Ford has said SUVs/crossovers and pickups will constitute 90 percent of its North American lineup by 2020. And though only the Mustang and new Focus Active will remain, it plans to add new vehicles going forward that offer better fuel economy and utility, including EVs and hybrids. Hackett characterized the shift not as an abandonment of traditional cars but as a transformation of them.

"We don't want anyone to think we're leaving anything," Hackett said. "We're just moving to a modern version. This is an exciting new generation of vehicles coming from Ford."

It was Hackett's first annual meeting as CEO, and for the second year it was conducted online rather than in person. The change to Ford's lineup is part of Hackett's overall plan to cut $25.2 billion in costs by the year 2022.

Executive Chairman Bill Ford Jr. blamed the negative reaction to the lineup plan on media coverage.

"I wish the coverage had been a little different," he said. "If you got beyond the headline, you'll see we're adding to our product lineup and by 2020 we'll have the freshest showroom in the industry. The headlines look like Ford's retreating. In fact, nothing could be further from the truth."

While Ford was clear about its plans for the Blue Oval, it has been less clear about the Lincoln brand. Hackett on Thursday said only that the Lincoln Continental, re-introduced just two years ago, would continue "through its life cycle" — but it has been such a slow seller that rumor has Ford killing the Continental again after that, and Hackett made no mention of a new generation. Presumably the MKZ sedan will go away when its twin the Ford Fusion does, but although Ford has outlined end dates for other models, the Fusion's departure is open-ended.

The stock price has been a frustration for investors for years and has fallen 12 percent since the first of the year. Bill Ford addressed that sore subject Thursday.

"I share your frustration. The whole management team does," Ford told shareholders. "Look, we want to get the stock price moving.

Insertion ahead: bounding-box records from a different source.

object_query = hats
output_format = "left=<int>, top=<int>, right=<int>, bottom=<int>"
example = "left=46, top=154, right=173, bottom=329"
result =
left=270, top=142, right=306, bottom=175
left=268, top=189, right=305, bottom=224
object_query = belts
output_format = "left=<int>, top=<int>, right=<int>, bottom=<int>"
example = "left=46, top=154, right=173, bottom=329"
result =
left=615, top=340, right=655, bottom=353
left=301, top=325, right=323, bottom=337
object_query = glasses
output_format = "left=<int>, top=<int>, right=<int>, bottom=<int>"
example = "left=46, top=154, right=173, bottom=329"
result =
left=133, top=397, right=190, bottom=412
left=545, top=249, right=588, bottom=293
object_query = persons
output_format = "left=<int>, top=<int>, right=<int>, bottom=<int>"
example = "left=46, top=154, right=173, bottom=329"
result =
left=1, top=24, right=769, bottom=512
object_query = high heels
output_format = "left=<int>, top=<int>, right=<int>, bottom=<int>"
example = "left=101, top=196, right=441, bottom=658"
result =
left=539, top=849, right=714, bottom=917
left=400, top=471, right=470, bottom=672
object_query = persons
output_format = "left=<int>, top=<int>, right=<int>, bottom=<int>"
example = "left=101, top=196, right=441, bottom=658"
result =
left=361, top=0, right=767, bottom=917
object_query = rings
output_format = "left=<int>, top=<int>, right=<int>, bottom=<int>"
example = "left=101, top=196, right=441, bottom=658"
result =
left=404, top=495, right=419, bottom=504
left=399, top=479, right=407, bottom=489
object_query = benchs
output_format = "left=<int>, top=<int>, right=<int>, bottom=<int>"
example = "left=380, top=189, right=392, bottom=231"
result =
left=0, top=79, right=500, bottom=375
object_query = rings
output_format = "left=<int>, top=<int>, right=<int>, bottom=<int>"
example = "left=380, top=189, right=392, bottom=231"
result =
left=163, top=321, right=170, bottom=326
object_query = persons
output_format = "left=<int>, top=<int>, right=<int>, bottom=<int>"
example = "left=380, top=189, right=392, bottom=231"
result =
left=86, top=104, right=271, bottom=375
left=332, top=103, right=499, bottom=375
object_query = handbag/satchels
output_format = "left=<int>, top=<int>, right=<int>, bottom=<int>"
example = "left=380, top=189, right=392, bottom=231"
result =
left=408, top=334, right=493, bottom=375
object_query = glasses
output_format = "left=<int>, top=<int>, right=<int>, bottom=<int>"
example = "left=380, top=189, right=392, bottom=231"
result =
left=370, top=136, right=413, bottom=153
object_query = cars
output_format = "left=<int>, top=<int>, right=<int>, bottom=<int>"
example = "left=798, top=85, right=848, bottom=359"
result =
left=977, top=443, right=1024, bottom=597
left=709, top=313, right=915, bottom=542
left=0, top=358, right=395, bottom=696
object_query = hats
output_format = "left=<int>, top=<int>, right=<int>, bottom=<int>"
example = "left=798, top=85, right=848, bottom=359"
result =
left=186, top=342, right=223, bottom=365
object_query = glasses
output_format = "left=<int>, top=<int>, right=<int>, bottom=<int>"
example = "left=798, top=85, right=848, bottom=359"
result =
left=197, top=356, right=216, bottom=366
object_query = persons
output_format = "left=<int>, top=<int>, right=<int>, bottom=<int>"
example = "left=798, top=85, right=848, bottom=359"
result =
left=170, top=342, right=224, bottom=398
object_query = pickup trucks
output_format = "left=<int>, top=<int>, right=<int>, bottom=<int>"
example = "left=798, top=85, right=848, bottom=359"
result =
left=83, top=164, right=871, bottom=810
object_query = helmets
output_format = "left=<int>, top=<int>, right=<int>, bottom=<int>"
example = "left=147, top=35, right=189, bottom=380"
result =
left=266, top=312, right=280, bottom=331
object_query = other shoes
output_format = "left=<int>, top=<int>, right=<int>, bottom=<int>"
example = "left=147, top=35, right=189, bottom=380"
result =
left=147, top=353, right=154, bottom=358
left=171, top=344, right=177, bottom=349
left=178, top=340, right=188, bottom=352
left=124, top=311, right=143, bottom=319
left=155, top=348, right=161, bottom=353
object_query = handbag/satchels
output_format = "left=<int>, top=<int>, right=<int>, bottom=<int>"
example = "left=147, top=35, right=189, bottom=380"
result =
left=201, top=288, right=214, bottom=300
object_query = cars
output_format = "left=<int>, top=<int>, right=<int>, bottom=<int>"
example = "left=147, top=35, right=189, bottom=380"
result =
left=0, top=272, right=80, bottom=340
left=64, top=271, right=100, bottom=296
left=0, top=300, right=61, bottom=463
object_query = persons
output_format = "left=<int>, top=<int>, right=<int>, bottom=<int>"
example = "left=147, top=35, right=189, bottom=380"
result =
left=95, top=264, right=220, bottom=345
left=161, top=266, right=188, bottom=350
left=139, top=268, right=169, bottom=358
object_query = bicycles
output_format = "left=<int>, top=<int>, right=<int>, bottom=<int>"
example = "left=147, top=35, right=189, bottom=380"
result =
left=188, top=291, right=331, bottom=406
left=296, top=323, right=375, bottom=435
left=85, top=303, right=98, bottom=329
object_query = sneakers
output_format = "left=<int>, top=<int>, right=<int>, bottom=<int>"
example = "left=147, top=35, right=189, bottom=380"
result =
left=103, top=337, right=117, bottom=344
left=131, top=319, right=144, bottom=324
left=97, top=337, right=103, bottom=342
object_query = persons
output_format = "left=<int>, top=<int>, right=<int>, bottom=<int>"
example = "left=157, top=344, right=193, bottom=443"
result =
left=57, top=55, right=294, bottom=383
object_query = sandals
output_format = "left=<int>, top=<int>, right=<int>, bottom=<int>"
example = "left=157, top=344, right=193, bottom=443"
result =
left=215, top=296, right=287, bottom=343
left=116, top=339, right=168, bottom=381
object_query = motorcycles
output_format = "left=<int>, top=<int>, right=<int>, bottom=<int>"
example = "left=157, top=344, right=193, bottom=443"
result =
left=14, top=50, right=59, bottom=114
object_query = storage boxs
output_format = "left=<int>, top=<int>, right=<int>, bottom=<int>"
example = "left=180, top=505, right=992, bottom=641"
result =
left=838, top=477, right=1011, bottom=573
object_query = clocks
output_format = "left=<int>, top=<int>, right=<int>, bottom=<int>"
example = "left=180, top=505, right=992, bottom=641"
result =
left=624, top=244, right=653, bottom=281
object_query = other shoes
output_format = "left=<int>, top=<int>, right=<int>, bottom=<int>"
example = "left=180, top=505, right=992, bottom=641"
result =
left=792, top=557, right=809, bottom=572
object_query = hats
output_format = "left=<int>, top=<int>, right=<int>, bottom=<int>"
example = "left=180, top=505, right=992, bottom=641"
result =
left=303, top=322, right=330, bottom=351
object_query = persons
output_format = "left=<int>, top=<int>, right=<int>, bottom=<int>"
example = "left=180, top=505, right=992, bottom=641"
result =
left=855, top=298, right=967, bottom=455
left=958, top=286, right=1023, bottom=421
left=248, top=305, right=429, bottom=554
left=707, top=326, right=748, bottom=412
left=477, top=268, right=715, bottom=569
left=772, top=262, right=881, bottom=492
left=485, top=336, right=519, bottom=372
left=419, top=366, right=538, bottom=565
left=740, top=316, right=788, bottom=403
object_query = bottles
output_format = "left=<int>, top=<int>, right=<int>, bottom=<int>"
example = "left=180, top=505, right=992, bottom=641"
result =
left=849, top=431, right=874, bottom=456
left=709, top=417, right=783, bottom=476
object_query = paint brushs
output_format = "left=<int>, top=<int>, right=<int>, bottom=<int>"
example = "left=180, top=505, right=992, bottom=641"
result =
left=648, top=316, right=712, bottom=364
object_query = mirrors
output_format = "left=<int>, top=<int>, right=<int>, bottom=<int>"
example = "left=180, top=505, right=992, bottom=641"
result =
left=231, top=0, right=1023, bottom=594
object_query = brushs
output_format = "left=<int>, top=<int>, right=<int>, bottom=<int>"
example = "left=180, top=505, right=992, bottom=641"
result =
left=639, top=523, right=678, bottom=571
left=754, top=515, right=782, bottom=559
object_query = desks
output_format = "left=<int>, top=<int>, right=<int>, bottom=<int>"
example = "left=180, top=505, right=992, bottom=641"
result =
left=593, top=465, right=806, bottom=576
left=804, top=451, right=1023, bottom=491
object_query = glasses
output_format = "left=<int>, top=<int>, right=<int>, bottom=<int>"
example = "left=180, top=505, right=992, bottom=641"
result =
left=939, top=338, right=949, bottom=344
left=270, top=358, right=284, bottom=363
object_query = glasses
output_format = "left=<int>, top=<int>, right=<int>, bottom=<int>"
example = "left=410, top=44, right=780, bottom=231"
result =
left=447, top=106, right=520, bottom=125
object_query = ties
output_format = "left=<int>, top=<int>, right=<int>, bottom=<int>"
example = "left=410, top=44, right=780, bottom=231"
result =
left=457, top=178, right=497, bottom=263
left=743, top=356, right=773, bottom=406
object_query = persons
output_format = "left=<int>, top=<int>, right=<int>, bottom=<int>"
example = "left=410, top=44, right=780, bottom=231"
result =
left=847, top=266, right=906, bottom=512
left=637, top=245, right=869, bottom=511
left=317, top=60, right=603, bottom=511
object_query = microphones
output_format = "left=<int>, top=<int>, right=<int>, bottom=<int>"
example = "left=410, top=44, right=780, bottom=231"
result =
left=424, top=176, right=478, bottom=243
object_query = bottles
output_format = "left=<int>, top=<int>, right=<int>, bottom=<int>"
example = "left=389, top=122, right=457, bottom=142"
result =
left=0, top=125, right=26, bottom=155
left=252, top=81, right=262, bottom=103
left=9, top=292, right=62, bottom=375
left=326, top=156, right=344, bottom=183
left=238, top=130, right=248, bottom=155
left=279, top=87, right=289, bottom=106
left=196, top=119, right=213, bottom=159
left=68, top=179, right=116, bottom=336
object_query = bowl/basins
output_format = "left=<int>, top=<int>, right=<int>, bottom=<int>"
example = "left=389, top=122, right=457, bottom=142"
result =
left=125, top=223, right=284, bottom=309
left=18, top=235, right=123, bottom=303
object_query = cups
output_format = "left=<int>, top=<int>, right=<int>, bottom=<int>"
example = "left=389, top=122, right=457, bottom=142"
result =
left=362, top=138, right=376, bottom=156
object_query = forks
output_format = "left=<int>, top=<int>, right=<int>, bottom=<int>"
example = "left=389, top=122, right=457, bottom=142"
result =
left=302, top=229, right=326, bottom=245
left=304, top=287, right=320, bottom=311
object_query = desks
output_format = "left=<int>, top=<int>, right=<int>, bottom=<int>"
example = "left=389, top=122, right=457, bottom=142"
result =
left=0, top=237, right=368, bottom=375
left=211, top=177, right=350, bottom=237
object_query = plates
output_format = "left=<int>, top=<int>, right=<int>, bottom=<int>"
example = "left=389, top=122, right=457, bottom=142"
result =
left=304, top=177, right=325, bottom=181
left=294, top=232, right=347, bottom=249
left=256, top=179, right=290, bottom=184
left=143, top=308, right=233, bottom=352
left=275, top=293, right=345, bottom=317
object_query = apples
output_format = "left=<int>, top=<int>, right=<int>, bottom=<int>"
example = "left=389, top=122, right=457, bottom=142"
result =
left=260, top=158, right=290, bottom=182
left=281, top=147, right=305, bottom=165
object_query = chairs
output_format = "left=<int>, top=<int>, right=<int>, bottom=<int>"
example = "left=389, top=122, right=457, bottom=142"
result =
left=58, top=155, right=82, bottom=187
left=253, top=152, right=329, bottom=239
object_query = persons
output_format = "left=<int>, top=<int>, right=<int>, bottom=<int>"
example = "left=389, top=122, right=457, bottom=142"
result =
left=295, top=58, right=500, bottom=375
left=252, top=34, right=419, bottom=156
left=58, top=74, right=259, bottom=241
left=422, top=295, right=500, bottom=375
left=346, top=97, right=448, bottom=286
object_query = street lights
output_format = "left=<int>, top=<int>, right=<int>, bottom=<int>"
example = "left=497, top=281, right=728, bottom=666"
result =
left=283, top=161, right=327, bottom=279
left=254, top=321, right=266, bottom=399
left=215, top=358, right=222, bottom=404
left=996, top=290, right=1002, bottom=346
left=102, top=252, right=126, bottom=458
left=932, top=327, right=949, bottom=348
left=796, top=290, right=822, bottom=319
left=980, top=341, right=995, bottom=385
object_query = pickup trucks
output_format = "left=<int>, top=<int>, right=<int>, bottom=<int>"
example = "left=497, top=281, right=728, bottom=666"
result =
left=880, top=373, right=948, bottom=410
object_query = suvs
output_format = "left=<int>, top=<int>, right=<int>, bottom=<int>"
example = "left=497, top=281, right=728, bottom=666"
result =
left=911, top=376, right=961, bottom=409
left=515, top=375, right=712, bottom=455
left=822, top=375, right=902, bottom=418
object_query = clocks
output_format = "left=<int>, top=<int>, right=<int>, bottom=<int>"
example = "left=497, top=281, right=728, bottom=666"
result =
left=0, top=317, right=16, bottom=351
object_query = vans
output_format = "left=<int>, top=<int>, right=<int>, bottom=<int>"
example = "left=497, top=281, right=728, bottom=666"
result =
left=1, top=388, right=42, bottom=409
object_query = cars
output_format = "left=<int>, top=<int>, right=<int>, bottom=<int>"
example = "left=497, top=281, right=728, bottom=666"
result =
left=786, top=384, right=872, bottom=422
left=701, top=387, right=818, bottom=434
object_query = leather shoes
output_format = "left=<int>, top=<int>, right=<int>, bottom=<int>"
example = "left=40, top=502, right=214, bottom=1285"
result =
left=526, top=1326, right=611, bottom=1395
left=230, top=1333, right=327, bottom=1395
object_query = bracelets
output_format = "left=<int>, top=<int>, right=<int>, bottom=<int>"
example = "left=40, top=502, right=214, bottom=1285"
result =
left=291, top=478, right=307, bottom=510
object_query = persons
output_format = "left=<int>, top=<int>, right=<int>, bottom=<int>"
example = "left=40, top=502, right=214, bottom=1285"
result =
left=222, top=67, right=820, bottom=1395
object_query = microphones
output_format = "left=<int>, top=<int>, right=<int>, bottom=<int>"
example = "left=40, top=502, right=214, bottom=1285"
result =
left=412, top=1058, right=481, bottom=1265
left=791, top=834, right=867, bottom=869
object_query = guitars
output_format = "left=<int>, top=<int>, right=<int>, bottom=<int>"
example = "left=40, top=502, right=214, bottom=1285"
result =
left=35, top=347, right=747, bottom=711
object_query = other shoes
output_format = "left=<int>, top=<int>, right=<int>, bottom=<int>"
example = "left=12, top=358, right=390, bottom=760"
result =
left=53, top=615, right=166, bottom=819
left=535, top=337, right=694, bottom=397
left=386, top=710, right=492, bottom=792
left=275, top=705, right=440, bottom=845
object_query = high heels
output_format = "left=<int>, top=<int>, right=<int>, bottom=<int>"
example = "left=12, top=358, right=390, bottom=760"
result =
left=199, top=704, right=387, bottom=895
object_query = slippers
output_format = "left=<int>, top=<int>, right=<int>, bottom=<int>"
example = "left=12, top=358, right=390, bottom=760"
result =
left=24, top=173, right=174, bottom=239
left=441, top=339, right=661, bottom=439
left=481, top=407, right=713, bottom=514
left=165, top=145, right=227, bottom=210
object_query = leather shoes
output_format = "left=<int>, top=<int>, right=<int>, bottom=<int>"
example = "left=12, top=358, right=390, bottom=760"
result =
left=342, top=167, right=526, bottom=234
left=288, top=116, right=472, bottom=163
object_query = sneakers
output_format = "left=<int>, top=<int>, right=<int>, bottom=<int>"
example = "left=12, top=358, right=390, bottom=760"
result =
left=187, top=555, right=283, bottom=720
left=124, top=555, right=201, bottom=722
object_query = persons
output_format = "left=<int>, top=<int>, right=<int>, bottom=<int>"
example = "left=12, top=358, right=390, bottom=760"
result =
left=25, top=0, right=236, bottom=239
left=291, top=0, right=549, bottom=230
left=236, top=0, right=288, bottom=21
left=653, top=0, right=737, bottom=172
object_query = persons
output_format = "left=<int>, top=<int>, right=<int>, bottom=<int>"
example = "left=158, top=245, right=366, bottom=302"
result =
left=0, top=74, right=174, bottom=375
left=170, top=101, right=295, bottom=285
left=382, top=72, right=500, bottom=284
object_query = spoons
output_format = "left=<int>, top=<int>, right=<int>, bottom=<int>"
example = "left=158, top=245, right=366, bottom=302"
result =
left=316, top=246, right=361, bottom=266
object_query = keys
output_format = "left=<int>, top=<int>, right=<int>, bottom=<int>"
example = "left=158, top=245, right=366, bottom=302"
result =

The business can get fitter, and it will get fitter."

Despite overall profitability, Ford's market capitalization of $44 billion trails unprofitable Silicon Valley electric car maker Tesla Inc, which has a market capitalization of $51.3 billion, a reflection of investor doubts that Ford can re-ignite growth.

But shareholders should expect "fairly large" changes in the coming year, Bill Ford told Reuters.

In addition to lineup changes and cost-cutting, Ford still faces questions about lagging performance in certain regions and calls for more details on its restructuring.

"It could be regions, it could be functions, it could be areas of emphasis," Bill Ford said in an interview on Tuesday. "We've done some big things, and we still have some big things to do."

The automaker lost $4 billion in South America from 2013 through the first quarter of this year, and its chief of global operations said in January it was "exploring every option you can imagine."

Analysts have also urged an overhaul of European passenger car operations to help Ford reach its 8 percent pre-tax profit margin goal.

Bill Ford said the automaker will be able to use cost savings to return cash to shareholders, invest in new technology and businesses and fund restructuring."We believe we can take care of all three," he said.

Voters in Thursday's meeting once again rejected an annual attempt to remove the Ford family's special class of shares.

Finally, Ford officials declined to say whether the board of directors, who met this week, had voted to buy and rehabilitate the decrepit and abandoned Michigan Central Station in Detroit's Corktown neighborhood, part of its plans to buy up other properties and create a large creative campus there.

But Automotive News reported that workers in construction vests and hardhats were spotted Thursday inside the fence surrounding the 500,000-square-foot depot.